Я оглянулся на стены – хотел чтоб были обшарпанными, с кусками штукатурки – нет же покрашены в зеленый и пахнут той ночной сельской больницей, в которую меня выгрузили, обесточенного отравлением. Не кончаются стены. Стена – это тупик, у тупика нет конца потому что нет начала. Последняя дверь – когда закрыта, кажется – там то, что должно быть спрятано от глаз. Она не заперта, не скрипит, она услужливо впускает тех, кто дошел, а дошел, значит отчаялся, значит… Где ты, Минотавр? Так и знал. Сидишь и ждешь. Но я передумал, я вынырнул. Твои квесты в лабиринте мне не нужны – я замечательно справляюсь со своим самоуничтожением.
Пятый обвиняемый – Парис
Я – Парис. Однажды я похитил Елену и началась Троянская война. Теперь с меня хватит.
Мир таков, что едва успеешь дунуть в одном конце света – поднимается ураган в другом.
Тебя мы судим за разочарование.
Шестой обвиняемый – Орфей
Что тебе нужно, когда ты бьешься на могиле, как рыба, выброшенная на берег? Когда кусок твоего сердца к тебе не вернется из глубин прошлого, он остался с ней, так безучастной к звукам твоей лиры. Когда твои руки вывернуты как крылья подбитой вороны, и ты дрожишь в беззвучном порыве тем отверженным засохшим листком, что остался на ветке одинокого земного существования, под которую упал листок Эвридики?
Седьмой обвиняемый – Одиссей
Ты оставил свои попытки поймать лист дерева, парящий в небе?
Ни одного листа не поймал. Забыл, как они падают с дерев. Увидеть бы еще один, сорвавшийся с ветки – пойти за ним – обнаружить его на поверхности воды, растекшейся под крутым берегом морского залива, и наблюдать, как он прибьется к берегу.
Скольких людей погубил своими аферистическими идеями. И ведь они поплыли добровольно.
Что скажет судья?
Тройка способов найти героя, от имени которого произойдет рассказ
Смотреть глазами героя…
История, бывает, сверкает разными гранями, но не зевай, ускользнет, как своенравный налим, пока ты пребывал в очаровании.
Волнуешься. Хочешь рассмотреть. А рассмотреть все-то самому и невозможно. Нужны другие глаза. И тогда на помощь приходят сами персонажи. Они еще те любители взять инициативу в свои руки.

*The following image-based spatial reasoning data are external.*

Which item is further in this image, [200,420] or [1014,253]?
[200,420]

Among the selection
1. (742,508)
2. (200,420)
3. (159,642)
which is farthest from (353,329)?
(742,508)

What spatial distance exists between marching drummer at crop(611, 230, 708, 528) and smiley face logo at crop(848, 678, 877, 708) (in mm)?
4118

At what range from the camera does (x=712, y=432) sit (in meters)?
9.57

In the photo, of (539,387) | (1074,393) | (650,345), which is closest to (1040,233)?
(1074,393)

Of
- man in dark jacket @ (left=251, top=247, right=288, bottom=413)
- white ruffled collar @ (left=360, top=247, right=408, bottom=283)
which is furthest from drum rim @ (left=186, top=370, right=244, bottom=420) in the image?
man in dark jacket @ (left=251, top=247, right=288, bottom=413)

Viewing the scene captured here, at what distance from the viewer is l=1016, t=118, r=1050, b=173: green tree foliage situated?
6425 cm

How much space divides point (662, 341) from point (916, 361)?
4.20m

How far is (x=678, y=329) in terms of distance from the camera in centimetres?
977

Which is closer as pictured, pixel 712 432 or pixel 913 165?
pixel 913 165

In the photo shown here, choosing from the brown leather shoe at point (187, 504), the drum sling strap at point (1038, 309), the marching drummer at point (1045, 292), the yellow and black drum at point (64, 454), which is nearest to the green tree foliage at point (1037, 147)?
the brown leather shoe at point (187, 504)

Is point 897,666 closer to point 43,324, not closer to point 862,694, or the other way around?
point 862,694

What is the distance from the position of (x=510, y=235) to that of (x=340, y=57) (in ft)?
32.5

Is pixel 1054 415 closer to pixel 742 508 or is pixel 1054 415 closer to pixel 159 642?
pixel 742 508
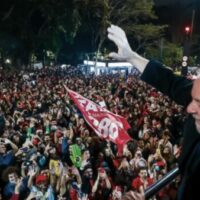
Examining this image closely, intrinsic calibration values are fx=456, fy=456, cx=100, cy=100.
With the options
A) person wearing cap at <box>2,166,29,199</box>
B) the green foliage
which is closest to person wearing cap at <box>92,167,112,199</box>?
person wearing cap at <box>2,166,29,199</box>

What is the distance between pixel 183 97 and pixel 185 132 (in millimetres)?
330

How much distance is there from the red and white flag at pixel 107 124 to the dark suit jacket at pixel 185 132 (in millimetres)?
6181

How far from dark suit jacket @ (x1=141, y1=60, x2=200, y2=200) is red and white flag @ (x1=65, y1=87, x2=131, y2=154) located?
6.18 m

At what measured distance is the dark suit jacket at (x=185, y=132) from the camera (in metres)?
1.69

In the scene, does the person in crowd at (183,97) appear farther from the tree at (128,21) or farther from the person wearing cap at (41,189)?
the tree at (128,21)

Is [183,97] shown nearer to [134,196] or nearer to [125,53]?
[125,53]

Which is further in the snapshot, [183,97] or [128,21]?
[128,21]

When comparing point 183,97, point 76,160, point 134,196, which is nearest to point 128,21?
point 76,160

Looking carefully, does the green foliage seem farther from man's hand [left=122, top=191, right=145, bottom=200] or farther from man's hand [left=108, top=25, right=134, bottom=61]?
man's hand [left=122, top=191, right=145, bottom=200]

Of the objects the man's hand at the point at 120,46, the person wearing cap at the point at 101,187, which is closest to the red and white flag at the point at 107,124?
the person wearing cap at the point at 101,187

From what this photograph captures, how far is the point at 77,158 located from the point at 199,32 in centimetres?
5721

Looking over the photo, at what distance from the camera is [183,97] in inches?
90.9

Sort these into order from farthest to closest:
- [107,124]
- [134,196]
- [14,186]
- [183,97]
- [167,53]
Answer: [167,53]
[107,124]
[14,186]
[183,97]
[134,196]

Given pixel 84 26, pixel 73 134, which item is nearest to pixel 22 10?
pixel 84 26
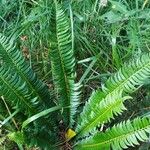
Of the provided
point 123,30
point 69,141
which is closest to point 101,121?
point 69,141

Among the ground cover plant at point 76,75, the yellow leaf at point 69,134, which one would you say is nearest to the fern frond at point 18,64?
the ground cover plant at point 76,75

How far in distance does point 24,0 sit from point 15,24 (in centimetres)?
23

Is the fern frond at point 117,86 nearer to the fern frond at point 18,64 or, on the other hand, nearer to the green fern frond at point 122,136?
the green fern frond at point 122,136

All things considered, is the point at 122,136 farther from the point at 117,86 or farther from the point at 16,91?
Answer: the point at 16,91

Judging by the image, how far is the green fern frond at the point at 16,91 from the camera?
2.34m

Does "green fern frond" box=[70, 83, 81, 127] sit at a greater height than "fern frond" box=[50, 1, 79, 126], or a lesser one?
lesser

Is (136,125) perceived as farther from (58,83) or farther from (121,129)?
(58,83)

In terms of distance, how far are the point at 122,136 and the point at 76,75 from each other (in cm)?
66

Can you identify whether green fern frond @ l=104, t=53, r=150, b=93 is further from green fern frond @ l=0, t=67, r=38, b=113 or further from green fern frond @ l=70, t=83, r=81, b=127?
green fern frond @ l=0, t=67, r=38, b=113

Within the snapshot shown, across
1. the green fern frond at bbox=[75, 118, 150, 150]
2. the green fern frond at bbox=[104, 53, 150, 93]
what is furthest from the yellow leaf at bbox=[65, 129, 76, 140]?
the green fern frond at bbox=[104, 53, 150, 93]

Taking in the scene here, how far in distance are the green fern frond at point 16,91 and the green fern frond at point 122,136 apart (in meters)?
0.40

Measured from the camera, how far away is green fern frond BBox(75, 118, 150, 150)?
2.07 m

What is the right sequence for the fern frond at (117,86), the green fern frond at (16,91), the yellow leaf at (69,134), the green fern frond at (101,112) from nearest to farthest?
the green fern frond at (101,112)
the fern frond at (117,86)
the green fern frond at (16,91)
the yellow leaf at (69,134)

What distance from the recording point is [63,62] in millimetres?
2443
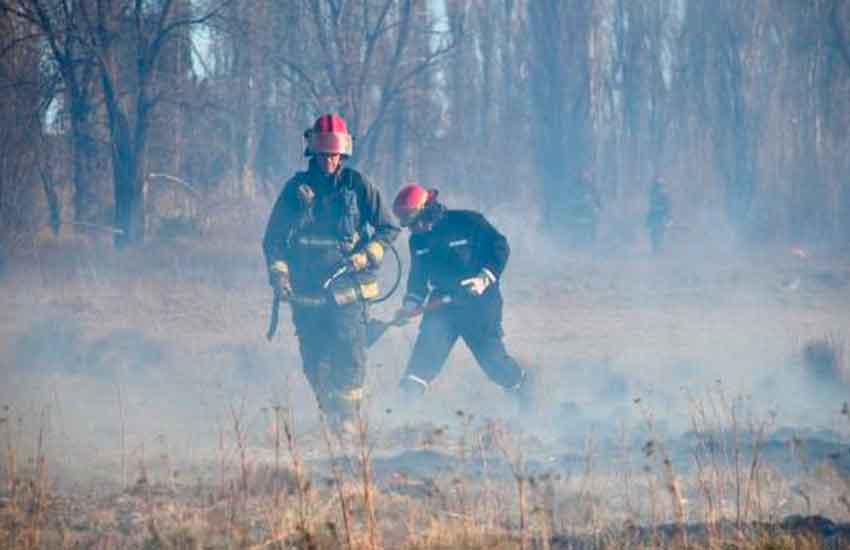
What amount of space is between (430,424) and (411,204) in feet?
5.39

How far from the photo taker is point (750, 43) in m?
34.9

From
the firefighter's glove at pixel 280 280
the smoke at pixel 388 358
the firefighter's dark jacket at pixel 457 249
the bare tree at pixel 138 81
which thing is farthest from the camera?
the bare tree at pixel 138 81

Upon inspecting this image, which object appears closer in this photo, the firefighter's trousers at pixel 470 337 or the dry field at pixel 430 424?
the dry field at pixel 430 424

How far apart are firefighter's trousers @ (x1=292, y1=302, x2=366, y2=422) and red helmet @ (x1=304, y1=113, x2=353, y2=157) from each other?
107cm

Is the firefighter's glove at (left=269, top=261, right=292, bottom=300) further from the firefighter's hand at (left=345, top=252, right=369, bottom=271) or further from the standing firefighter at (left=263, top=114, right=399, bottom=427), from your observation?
the firefighter's hand at (left=345, top=252, right=369, bottom=271)

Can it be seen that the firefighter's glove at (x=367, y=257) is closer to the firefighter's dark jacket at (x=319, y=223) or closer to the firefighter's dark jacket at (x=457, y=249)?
the firefighter's dark jacket at (x=319, y=223)

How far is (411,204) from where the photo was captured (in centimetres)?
800

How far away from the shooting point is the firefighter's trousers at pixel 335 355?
744 cm

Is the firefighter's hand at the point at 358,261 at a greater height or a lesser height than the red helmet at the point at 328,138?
lesser

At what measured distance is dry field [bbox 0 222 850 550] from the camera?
468cm

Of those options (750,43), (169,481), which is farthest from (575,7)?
(169,481)

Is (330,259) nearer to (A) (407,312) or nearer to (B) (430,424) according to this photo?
Answer: (A) (407,312)

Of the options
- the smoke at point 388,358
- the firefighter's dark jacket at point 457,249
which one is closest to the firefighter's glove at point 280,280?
the smoke at point 388,358

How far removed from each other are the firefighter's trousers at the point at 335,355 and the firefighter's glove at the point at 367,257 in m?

Вот они что-то задумали, куда-то бегут, спешат, обсуждают свои проблемы. Без тебя – и это так здорово! Не успеваешь насладиться. Зовешь одного, двоих, десятки, сотни и даже тысячи героев, как Бальзак – в «Человеческой комедии», Голсуорси – в «Саге о Форсайтах», Толстой – в «Войне и мире».
«Пишите не
Когда читаешь Паланика, рано или поздно обнаружишь, что люди вокруг тебя более таинственны и закрыты, чем его чудаковатые герои.
Тут не лишним будет прислушаться и к Сомерсету Моэму: «Когда пишешь, когда создаешь персонаж, то он все время с тобой, ты занят им, он живет». Вот почему прекращая писать, Моэм чувствовал себя бесконечно одиноким, как будто выброшенным из реальности романа в вымысел кем-то навязанной жизни.
Поиски нарратора…
Нужно выбрать способ повествования, предполагающий, кто будет выступать в роли нарратора: вымышленный рассказчик – собиратель историй, как Рудый Панько в «Вечерах на хуторе близ Диканьки», автор-повествователь, как в «Войне и мире» или один из участников событий произведения, как в «Крейцеровой сонате» или «Кармен».
Великолепный выход в раскрытии образа героя от Тима Ваггонара
«Я считаю, что самый важный навык для автора, пишущего какую угодно прозу, – это способность писать с эффектом присутствия. Действие должно быть отфильтровано через сознание конкретного персонажа, и читателю нужно показать, что тот испытывает всеми своими пятью чувствами, что думает и что ощущает, как реагирует. Описывая, как человек воспринимает жизнь, можно добиться наибольшей увлекательности. Очень многие молодые писатели, которые выросли больше на визуальных медиа, чем на письменной прозе, словно описывают то, что происходит на экране или у них перед глазами. Тогда как им следовало бы представлять себя персонажами, о которых они пишут, и сосредотачиваться на изображении того, что они ощущают в ситуации, в которую помещены». (Тим Ваггонар).
Три случая Вдохновения образом из другого произведения
Когда нам образ пришелся по душе, мы не спешим этим делиться с другими, – тайна нашего отношения к образу обрастает новыми и новыми подробностями. Вот поэтому так редки случаи органичного проживания образа в других произведениях относительного того, в котором он впервые был создан. Вот поэтому образ возраждается под другим именем и в другом обличье.